In particular, independent judiciaries can play important roles in ensuring the values reflected in health systems are consistent with democratic commitments, and that health systems are understood as subject to the rule of law [20, 77]. Courts in the region are indeed already playing this role to some extent, which can re-orient norms and policies. For example, as mentioned above, a 2015 High Court of Kenya’s judgment ordered an end to discrimination and abuses experienced by women in public maternity hospitals, and compensation for two women who were unconstitutionally detained at the Pumwani Maternity Hospital for inability to pay [62]. In a 2016 case in Uganda, concerning the failure of the Mulago National Referral Hospital to protect mothers from having their babies stolen, the High Court of Uganda ordered access to civil society to monitor implementation of orders and make reports to the Court [78]. In a 2011 case in the Constitutional Court of Uganda, the court found that access to obstetric care services and human resources for maternal health constitute a part of the right to life guaranteed in Article 22 of Uganda’s Constitution [79].

Such remedies should not be confused with addressing malpractice; they are institutional remedies that are essential to not merely sanction violations but to prevent future abuses, ensure fidelity to constitutional and international norms, and subject health policies and programs to independent scrutiny of reasonableness. Requiring governments to publicly justify policies, and whether they are implemented appropriately, is as essential in health systems as in any other area of democracy [80].

Conclusion

There is increasing rhetoric about the importance of human rights to achieving the Global Strategy and the SDGs relating to health at global levels. Governments in East Africa are also acknowledging the link between health and rights [81]. Yet there continues to be a gap between this rhetoric and the reality of what applying human rights to efforts to achieve UHC would entail, and there is a real risk that the increased rhetoric of human rights replaces meaningful rights-based action.
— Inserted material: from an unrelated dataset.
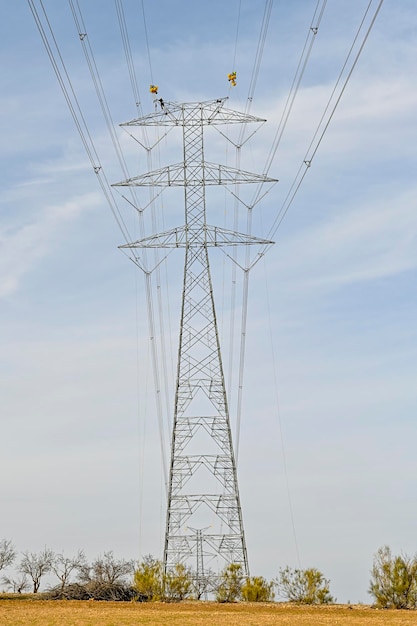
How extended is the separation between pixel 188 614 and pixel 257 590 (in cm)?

We have argued here that rights are fundamentally about the regulation of power, and to understand health as a right is to understand that patterns of health and ill-health require democratic controls over power as they do in other arenas. Within the scope of this article it has not been possible to consider every aspect of HRBAs but specifically, we have argued that legal and policy frameworks play a critical role in establishing parameters for people to exercise their health-related rights and should be incorporated into multi-sectoral planning and situational analyses. Second, if health is a right, fair financing needs to divorce meeting essential health needs necessary for people’s dignity from ability to pay, which will require substantial reorientation of financing plans for the region. Third, meaningful participation in an HRBA requires stakeholders to be involved in voicing their needs when priorities are set, and the contours of essential packages and health reforms are undertaken. Finally, oversight mechanisms should include not only monitoring and evaluation within the health sector, but also meaningful remedies that call for greater public justification and accountability with respect to fundamental normative commitments as well as alignment of programmatic practice with policies and laws.

The EAC’s “Open Health Initiative”—aimed at harmonizing the health systems of member countries to promote UHC—provides an ideal opportunity for policy makers to create broader dialogues about the role of health systems in fostering better democratic governance [82, 83]. Policy makers at the EAC and national level, together with development partners, can enhance the equity, transparency and accountability of ongoing health reforms, as well as their democratic legitimacy, by taking human rights principles seriously. But ultimately conquering health rights and constructing inclusive, fair health systems will require ongoing struggle and vigilance by civil society, just as it does elsewhere.